*Passage provided:*
Social Media is changing the role and realm of journalism but this isn't news to anyone. Now though, all the media we consume is meant to be "social". Journalists are increasingly interested in how to incorporate interactive components to their storytelling. Whether or not a story is in print or on the webpage, The Washington Post specifically is looking to increase engagement with younger readers via Snapchat and the lesser-acknowledged readers via Reddit.

The speaker on behalf of the Snapchat team for The Post, Ryan Weber, discussed with our class about the importance of the curiosity gap.

"Giving your audience just enough information that they’re not unsatisfied but devoid of right information to encourage audience to click them", said Weber.

Interestingly, Snapchat has been used by The Post for both news and entertainment (commonly seen as a single entity by lesser media literate viewers). For entertainment, Weber explained how the team was experimenting with incorporating personality quizzes or with more "fun" stories rather than just the big news. On the other hand though, they were able to also cover The Parkland shooting and other very serious events with great visuals elements as well as including the original stories.

*The data:*
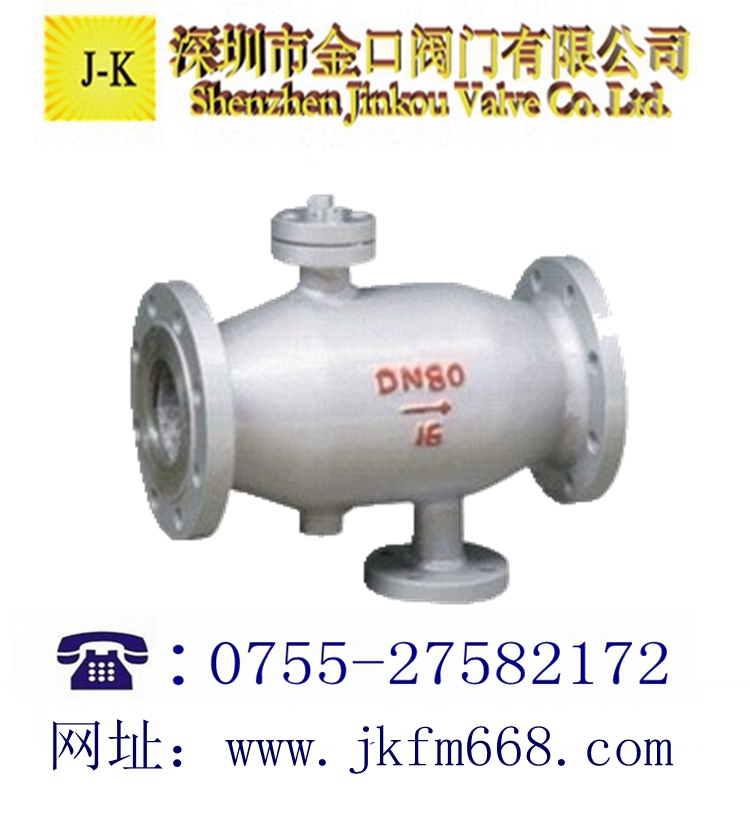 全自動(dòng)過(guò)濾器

==

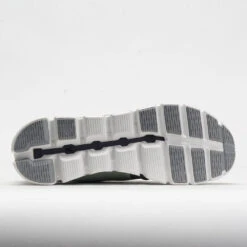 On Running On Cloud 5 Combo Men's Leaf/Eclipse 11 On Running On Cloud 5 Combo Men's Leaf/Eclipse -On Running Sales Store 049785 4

*Activity:*
Name every news outlet or social platform mentioned in the passage on journalism and social media. The listing has nothing to do with the passage on journalism and social media.

*Response box:*
The Washington Post, Snapchat, Reddit